Homesteading Before You Own a Homestead
Why the Homestead Life Begins Long Before You Own the Land
If you had driven down our dusty road when I was a teenager, you would have found ten acres that answered to the name Milarc. It wasn't an official place name. It was simply the name of our little horse stable, and somehow it came to represent the whole property.
Milarc wasn't picture-perfect. Long before magazines and social media began celebrating "the homestead lifestyle," ours was what I like to call orderly chaos.
There were horses in the pasture—my greatest delight. My dad raised cattle. My younger brother kept chickens. My mother cultivated thousands of plants that she sold commercially from her nursery. Every corner of those ten acres had a purpose, even if it wasn't immediately obvious to anyone visiting for the first time.
There was always a gate to repair, a fence to mend, a horse to catch, seedlings to water, or chores waiting to be done. Looking back, I don't remember wondering whether we were "homesteading." We were simply living.
Our animals reflected my mother's sense of humor. She enjoyed her daily glass of wine, so our cat was named Chablis. Two of our horses answered to Tawny Port and Gamay. Those names seemed perfectly ordinary to us.

• DATASET EXCERPT:
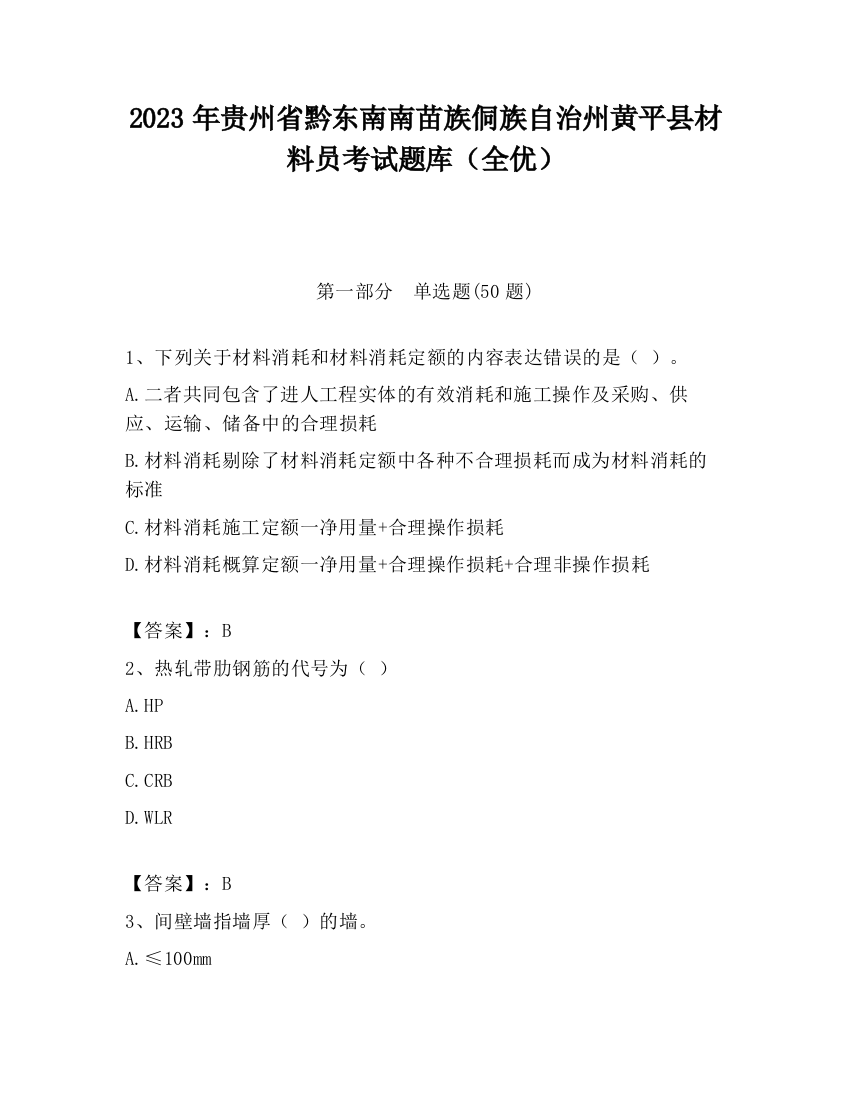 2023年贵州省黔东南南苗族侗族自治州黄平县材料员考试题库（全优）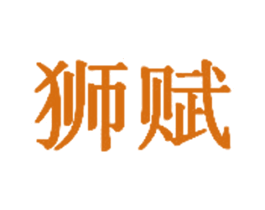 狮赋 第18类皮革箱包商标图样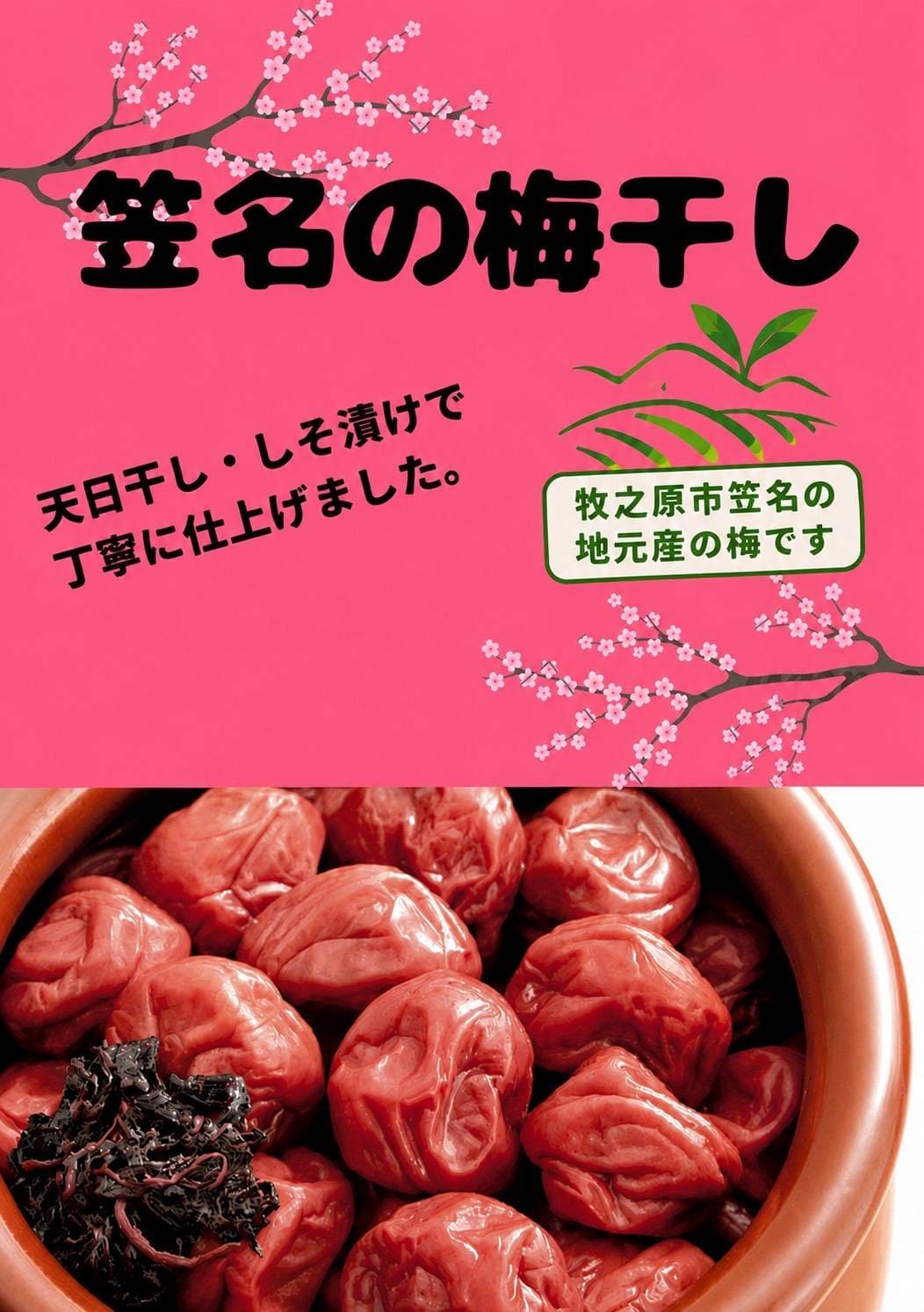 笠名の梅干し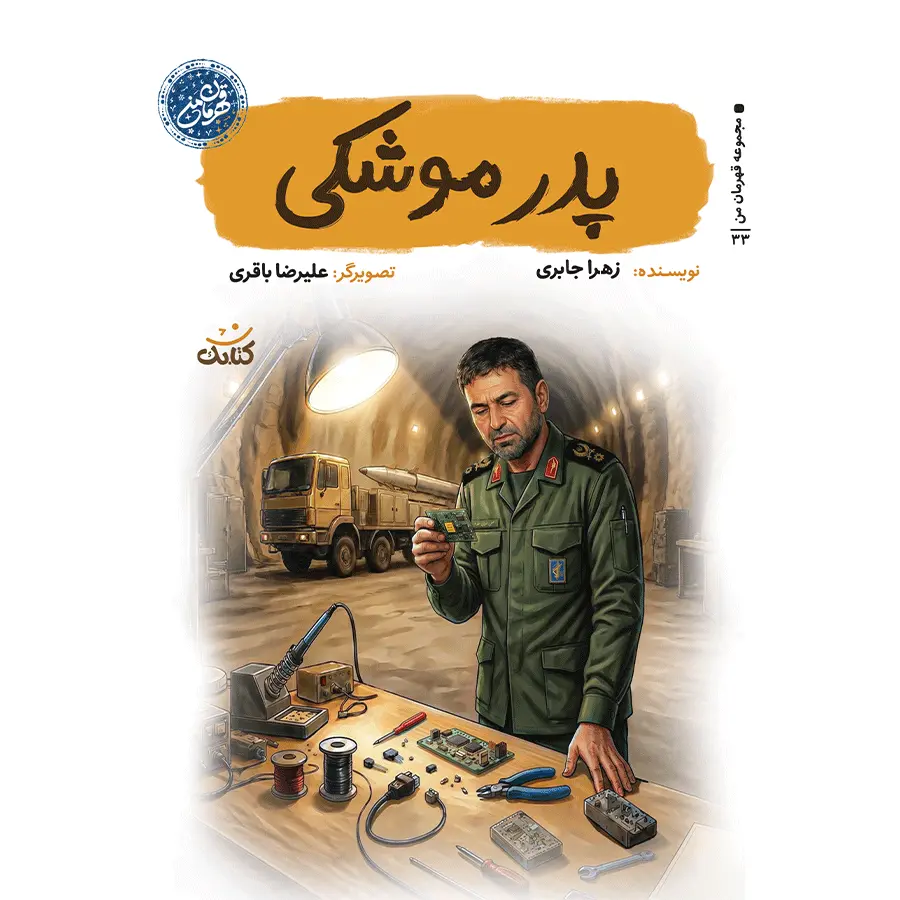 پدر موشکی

• WORK TASK A: In the homesteading text, what name did the family give their cat?
• WORK TASK B: Rewrite the homesteading text starting at "There were horses" and ending at "the first time.", putting "sheep" in place of "cattle".
• WORK TASK C: Extend the homesteading memoir about Milarc, picking up after its final sentence.

• RESPONSE BOX A: Chablis.

• RESPONSE BOX B:
There were horses in the pasture—my greatest delight. My dad raised sheep. My younger brother kept chickens. My mother cultivated thousands of plants that she sold commercially from her nursery. Every corner of those ten acres had a purpose, even if it wasn't immediately obvious to anyone visiting for the first time.

• RESPONSE BOX C:
One afternoon, while we were building the house, my mother spotted a snake stretched across a sunny windowsill. Startled, she did the only thing she could think of while holding a glass of wine—she threw the wine at the snake. The snake was unimpressed, but our family gained a saying that lasted for years:
"When you're afraid of something, pour wine over the problem."
It became shorthand for life's unexpected interruptions. Homestead life has a way of reminding you that your carefully made plans may change before lunch. A sense of humor is nearly as valuable as a good pair of work gloves.
Years have passed since those days at Milarc.
I've lived on other homesteads. I've lived in cities. As I write this, I'm sitting in a small condominium, planning and praying for the next homestead my husband and I hope to build.
Some people think that means I've pressed "pause" on homesteading. I don't.
Because I've learned that a homestead doesn't begin with acreage. It begins with stewardship.
It begins the moment we decide to become producers instead of only consumers, students instead of spectators, and caretakers of the resources God has already entrusted to us.
That's why I named this site Once & Future Homestead. I've lived this life before, and, Lord willing, I'll live it again. Until then, I'm learning, planning, practicing, and sharing the journey with anyone else who dreams of doing the same.
Whether you're living on forty acres, a quarter-acre lot, or in a condominium with a few pots of herbs on the balcony, you don't have to wait to begin.
In fact, waiting is the biggest mistake future homesteaders make.
The Myth of "Someday"
"I'll learn to bake bread when we buy the farm."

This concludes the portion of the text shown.